Aside from the megahit Spamalot (based on "Monty Python and the Holy Grail") few of the resultant shows, however, have matched the success of The Producers or Hairspray, now running five-and-a-half years and four years on Broadway, respectively. The Wedding Singer, produced by Hairspray's Margo Lion, won't have lasted a year when it closes in a few weeks. Dirty Rotten Scoundrels ran a solid two years, but without making a profit. Chitty Chitty Bang Bang ran to Earth on Broadway in eight months. Disney's Tarzan was received with far less acclaim than its previous film adaptation The Lion King. Even Festen—a London hit and a rare non-musical staging of a film—made a quick exit.
One happy exception to these sad statistics is The Color Purple (yes, it was, like High Fidelity, a book before it was a movie, but it's doubtful either would have reached the stage if not for the notoriety of the screen treatment). This week the show, which was not treated kindly by critics, announced it had recouped its investment. Oprah be praised.
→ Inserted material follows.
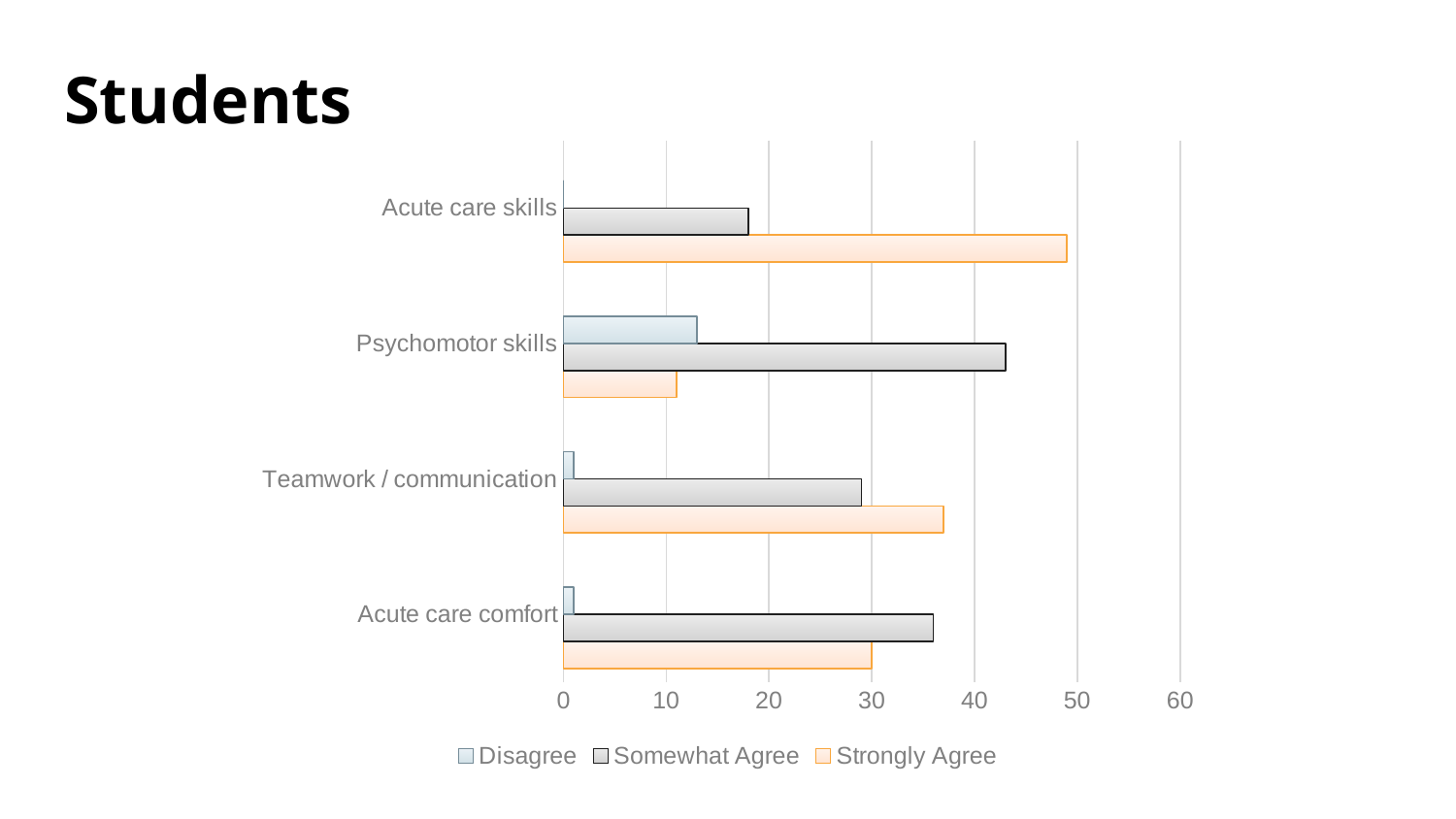
Which category has the highest Disagree value? Psychomotor skills What kind of chart is shown on the slide? bar chart Is the Somewhat Agree value for Acute care skills greater or less than 20? less Is the Strongly Agree value for Acute care skills greater or less than 40? greater For Psychomotor skills, which is larger: Somewhat Agree or Strongly Agree? Somewhat Agree How many categories are shown on the chart? 4 How many series does the legend list? 3 What is the title of the slide containing the chart? Students Which category has the lowest Strongly Agree value? Psychomotor skills Which category has the highest Strongly Agree value? Acute care skills Is the Disagree value for Psychomotor skills greater or less than 10? greater For Teamwork / communication, which is larger: Somewhat Agree or Strongly Agree? Strongly Agree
Playwright David Lindsay-Abaire penned the book, Tom Kitt did music and Amanda Green wrote lyrics for High Fidelity—each making their Broadway musical theatre writing debut. And the reception? Well, they have one thing in common with The Color Purple; the critics didn't love the show.
That's it for musicals made from movies. Now, on to that far older genre, movies made from musicals. Four years after the success of the film version of Chicago, it looks like Hollywood has finally come up with a successful follow-up. The eagerly awaited DreamWorks/ Paramount film of the Broadway musical Dreamgirls debuted in New York City (in the starry red carpet event to be followed later by public release) Dec. 4 at the Ziegfeld Theatre, and if early reviews are any indication, it's poised to be a hit.
The cast has broad audience appeal. It includes Oscar-winner Jamie Foxx, pop sensation Beyoncé Knowles, "American Idol" star Jennifer Hudson, Broadway actress and Tony-winner Anika Noni Rose, and such Hollywood stalwarts as Eddie Murphy and Danny Glover. The movie opens nationwide Christmas day, almost exactly four years after "Chicago" opened in movie houses. It shares one other important thing with "Chicago": Bill Condon. The man wrote the screenplay for both movies, and also sits in the director's chair for "Dreamgirls."
Harley Granville-Barker's morality play, The Voysey Inheritance, in a new adaptation by David Mamet, opened Dec. 6 at Off-Broadway's Atlantic Theater Company. Fritz Weaver starred as the head of a grand old family with some dark secrets. David Warren directed.
David Cale and Jonathan Kreisberg's play with music, Floyd and Clea Under the Western Sky, charting the relationship between two country singers, also opened this week, playing Playwrights Horizons. Critics thought it gently appealing, though a bit heavy in the cliché and sentiment departments.